• Task objective: Return the line containing "genus: Urocyon" and every line after it through the end of the entries below, with no other lines.

Collected data entries:
==*==
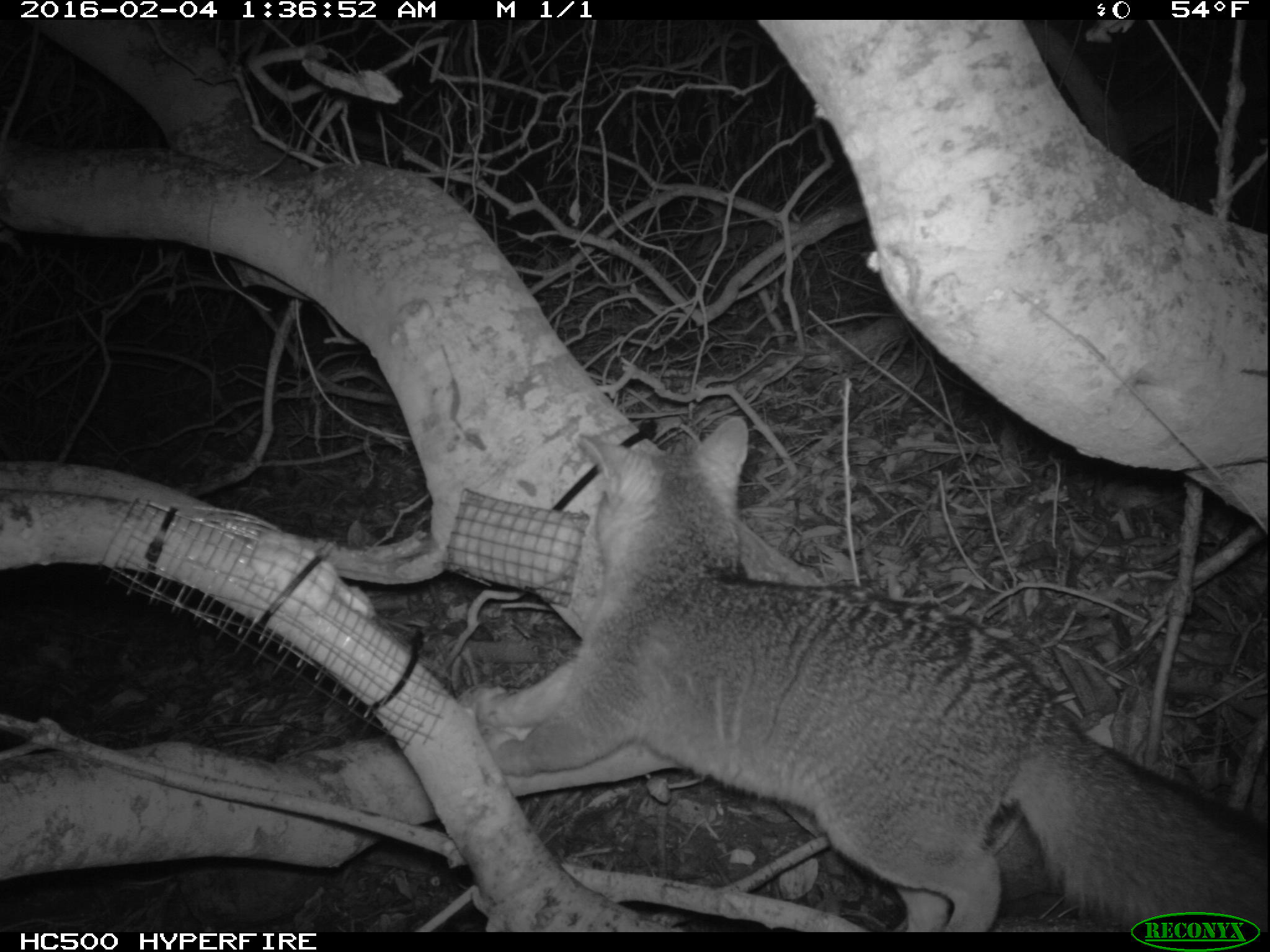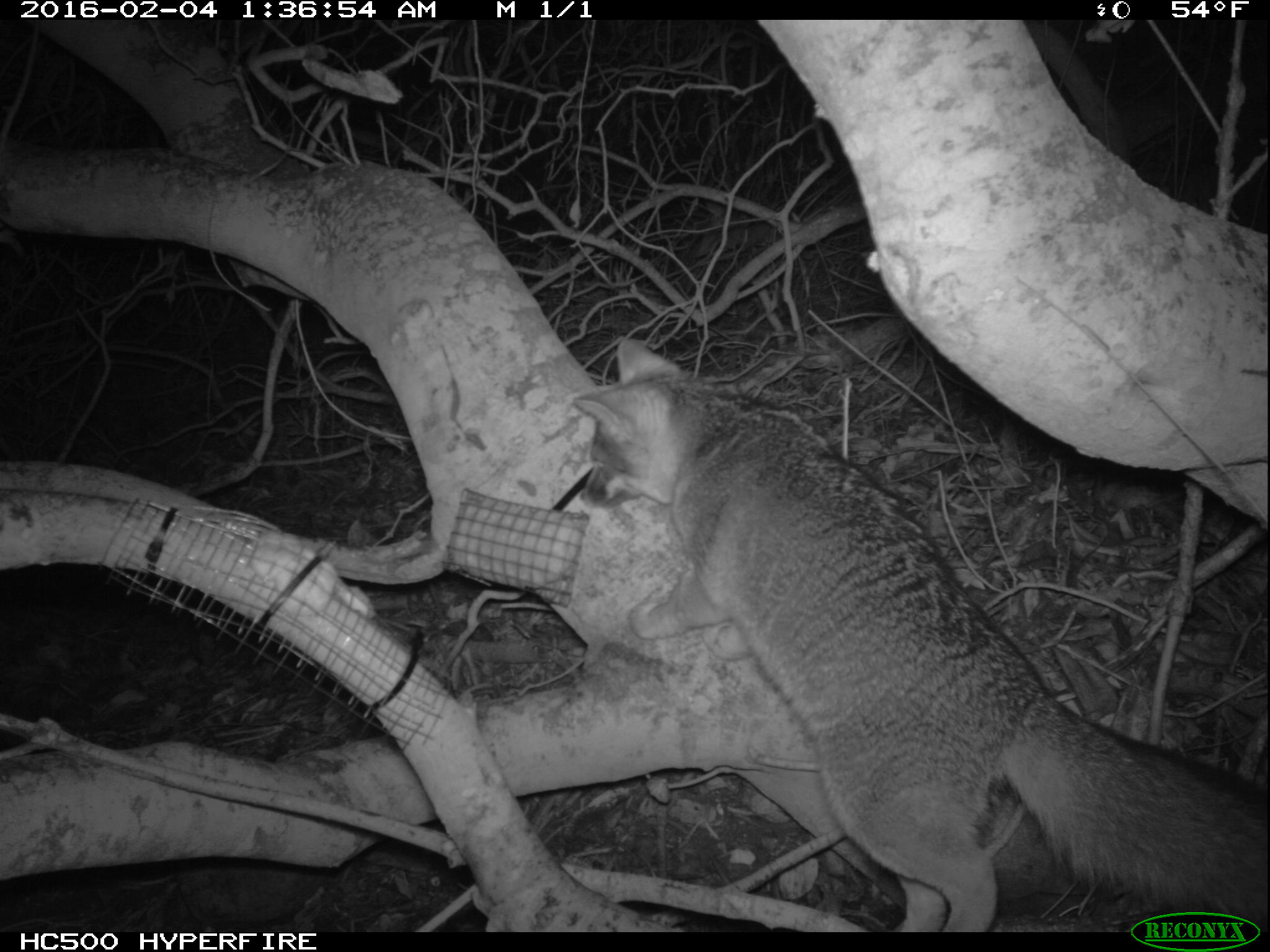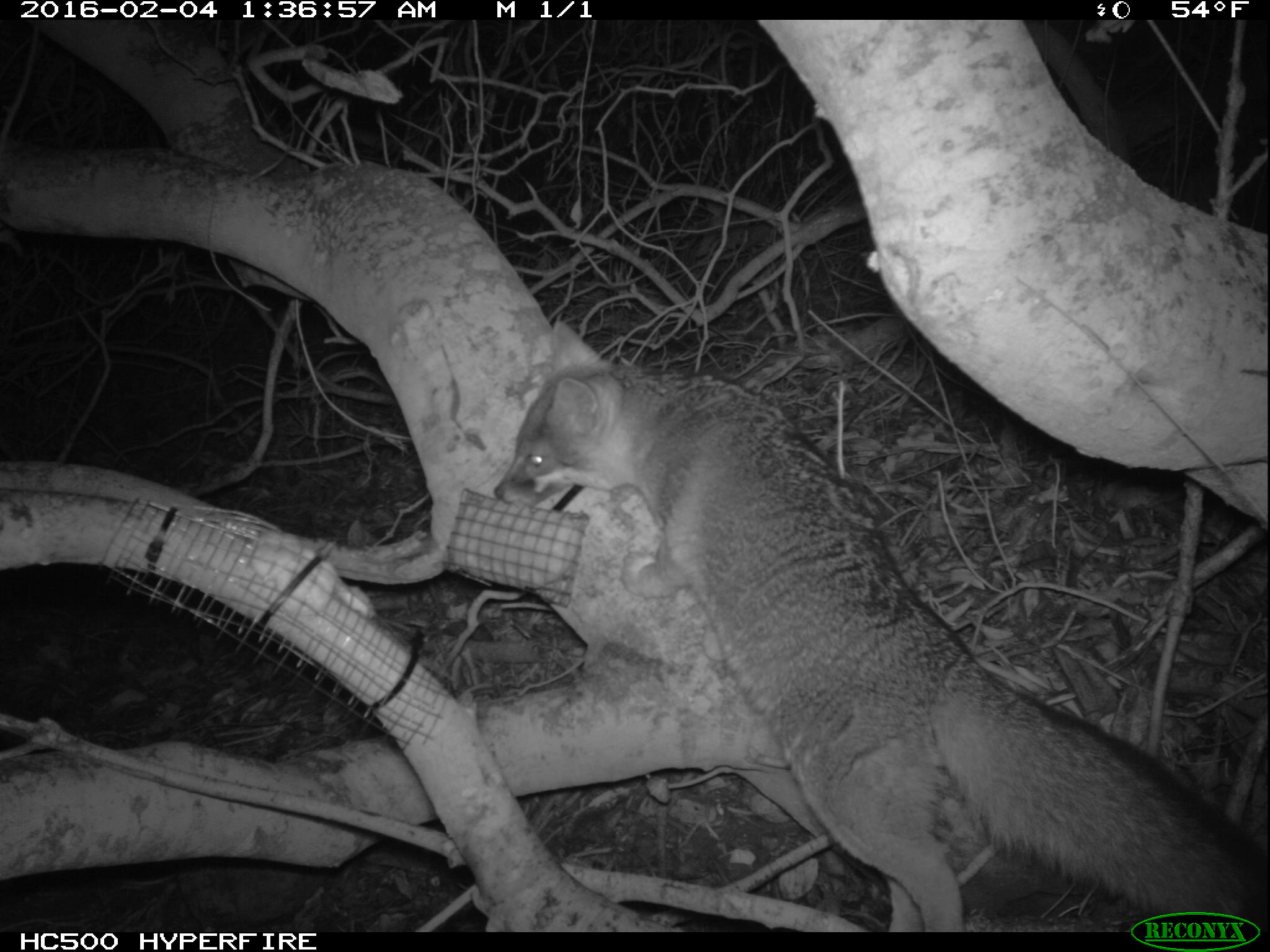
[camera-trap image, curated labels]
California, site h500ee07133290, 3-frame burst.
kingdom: Animalia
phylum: Chordata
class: Mammalia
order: Carnivora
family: Canidae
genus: Urocyon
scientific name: Urocyon littoralis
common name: island fox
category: fox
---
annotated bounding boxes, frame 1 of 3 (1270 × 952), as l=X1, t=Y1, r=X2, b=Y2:
fox: l=468, t=415, r=1269, b=933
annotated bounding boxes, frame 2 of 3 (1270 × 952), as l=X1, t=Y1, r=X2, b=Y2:
fox: l=572, t=337, r=1265, b=932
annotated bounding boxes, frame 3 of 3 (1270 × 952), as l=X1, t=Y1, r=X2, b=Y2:
fox: l=492, t=320, r=1269, b=932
==*==
• Result:
genus: Urocyon
scientific name: Urocyon littoralis
common name: island fox
category: fox
---
annotated bounding boxes, frame 1 of 3 (1270 × 952), as l=X1, t=Y1, r=X2, b=Y2:
fox: l=468, t=415, r=1269, b=933
annotated bounding boxes, frame 2 of 3 (1270 × 952), as l=X1, t=Y1, r=X2, b=Y2:
fox: l=572, t=337, r=1265, b=932
annotated bounding boxes, frame 3 of 3 (1270 × 952), as l=X1, t=Y1, r=X2, b=Y2:
fox: l=492, t=320, r=1269, b=932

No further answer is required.